Maka para pasukan melanjutkan
perjalanan hingga mendekati Madinah. Mereka melalui Wadi Al-Aqiq, lalu membelok
ke arah kanan hingga tiba di dekat bukit Uhud, di suatu tempat tersebut Ainain,
di sebelah utara Madinah. Pasukan Quroisy mengambil tempat di sana pada hari
Jum’at pada tanggal enam Syawwal tahun ketiga Hijriyah.
Musyawarah Strategi
Kabar tentang pasukan Makkah
terus menerus disampaikan oleh mata-mata, termasuk kabar terakhir tentang
tempat yang diambil pasukan Makkah. Saat itu RosuuluLLooh SAW sedang menggelar
majlis permusyawaratan militer, untuk menampung berbagai macam pendapat dan
menentukan sikap. Dalam kesempatan itu pula beliau juga menceritakan mimpi yang
dialaminya. Beliau bersabda, “Demi ALLooh, aku telah mengalami mimpi yang bagus.

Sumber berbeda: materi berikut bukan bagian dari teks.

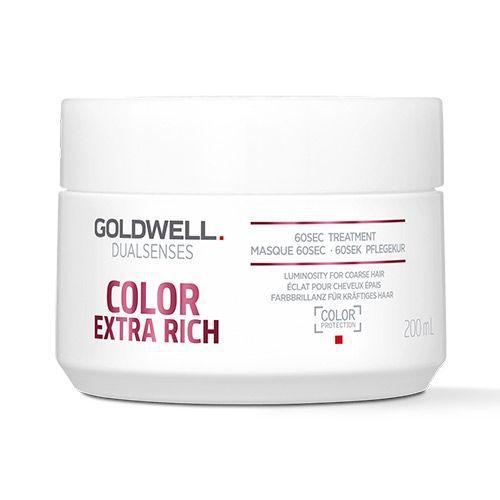 Goldwell Dualsenses Colour Extra Treatment Rich 60Sec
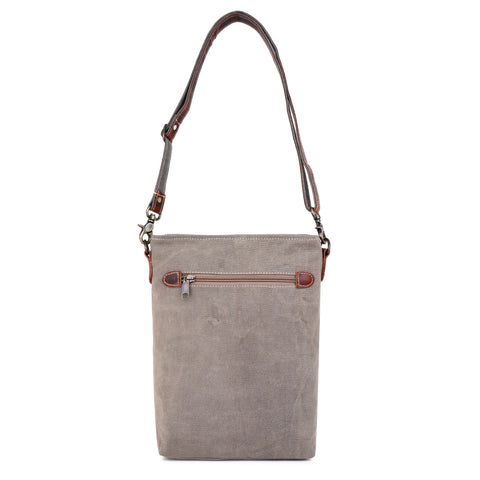 Sixtease Canvas Shoulder Bag - SB9008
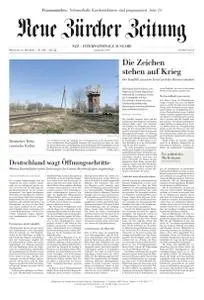 Neue Zürcher Zeitung International - 12 Mai 2021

Dalam mimpi itu kulihat beberapa ekor lembu yang disembelih, kulihat di mata
pedangku ada rompal dan aku memasukkan tanganku dalam baju besi yang sangat
kokoh.”
Beberapa ekor sapi itu dita’wil
(ditafsir) dengan beberapa orang para sahabat yang terbunuh, maka pedang beliau
yang rompal itu dita’wili dengan anggota keluarga beliau ada yang tertimpa
musibah dan baju besi mereka ta’wil dengan Madinah.

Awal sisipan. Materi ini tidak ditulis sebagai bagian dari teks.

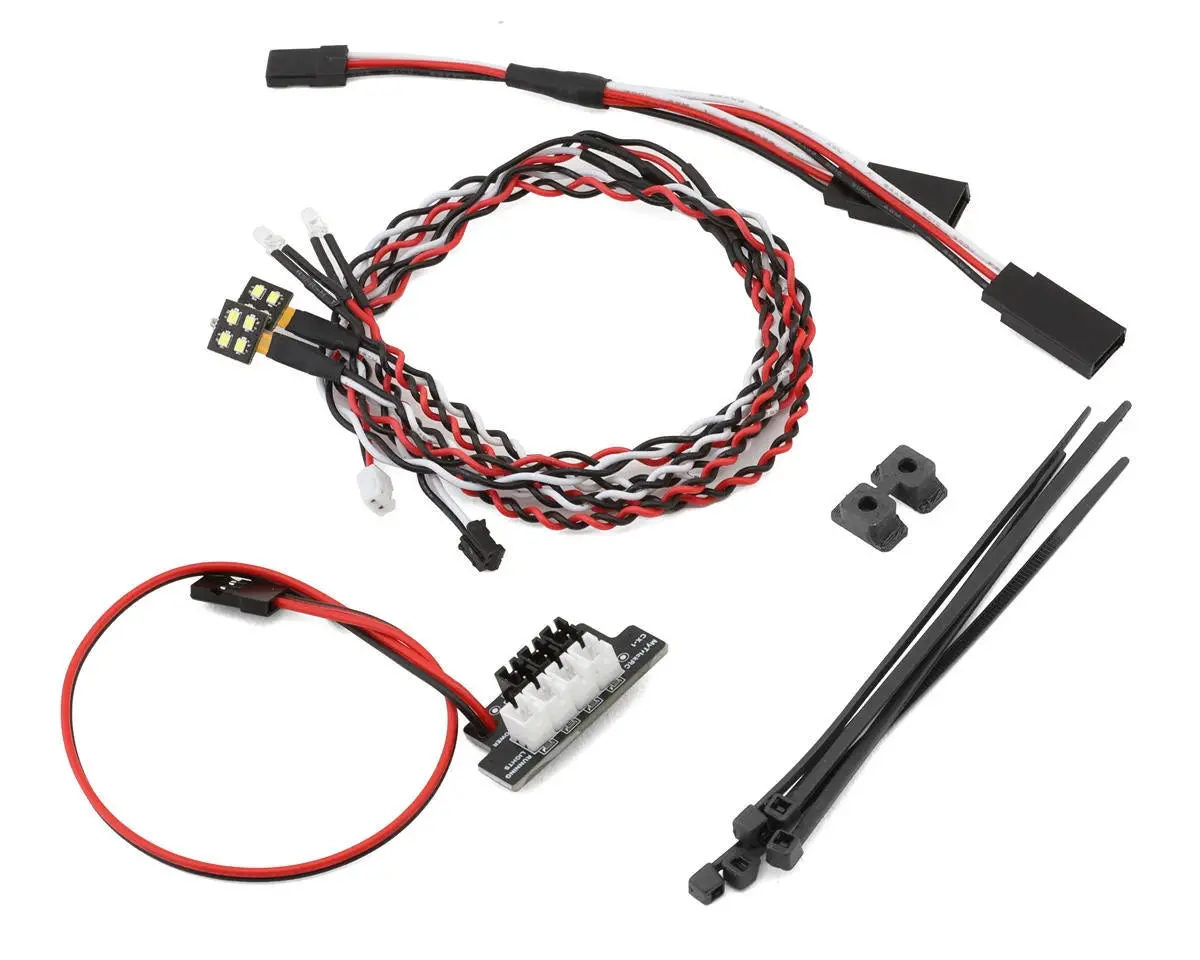 Mytrickrc Axial Can-Am Light Kit   (Mykax21) 1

Dengan mimpinya itu beliau
mengusulkan kepada para sahabat agar tidak perlu keluar dari Madinah, cukup
bertahan di dalam Madinah. Jika orang-orang musyrik ingin tetap bertahan di
luar Madinah tanpa mau melakukan serangan, biarlah mereka berbuat seperti itu
dan keadaan ini dibiarkan menggantung tanpa adanya sebuah kejelasan. Jika mereka
masuk ke dalam Madinah, maka orang-orang Muslim akan menyerbu mereka dari
mulut-mulut gang dan para wanita melancarkan serangan dari atap-atap rumah. Inilah
pendapat yang disampaikan. Abdullah bin Ubay sangat menyetujui akan pendapat
ini, yang pada saat itu dia juga ikut hadir dalam majlis permusyawaratan
sebagai wakil dari pemuka Khozroj. Dia menyetujui pendapat ini bukan karena
faktor strategi perang, tetapi agar memungkinkan baginya untuk menjauhi
peperangan tanpa mencolok mata dan dia bisa menyelinap tanpa diketahui oleh
seorang pun.
Namun ALLooh SWT berkeinginan
melecehkan dirinya dan rekan-rekannya di hadapan orang-orang Muslim untuk
pertama kalinya, dan menyingkap tabir yang dibelakangnya ada kekufuran dan
kemunafikan.
Sehingga dalam kondisi yang
sangat rawan itu orang-orang Muslim bisa mengatur ular-ular berbisa yang
menyelinap di balik kesamar-samaran.
Sekumpulan para sahabat yang
tidak ikut serta dalam perang Badar sebelumnya, mengusulkan kepada Nabi
Muchammad SAW agar ke luar dari Madinah. Bahkan mereka sangat ngotot dengan
usulan ini. di antara tokoh kelompok yang sangat berantusias ini adalah Hamzah
bin Abdul Muththolib, paman RosuuluLLooh SAW, yang pada perang Badr dia hanya
menggantungkan pedangnya. Dia berkata kepada beliau SAW, “Demi yang telah
menurunkan Al Kitab kepada engkau, aku tidak akan memberi makanan sehingga
membabat mereka dnegan pedangku di luar Madinah.”
RosuuluLLooh SAW mengabaikan
pendapat beliau sendiri karena mengikuti pendapat yang mayoritas. Maka ditetapkan
untuk keluar Madinah dan bertempur di kancah terbuka.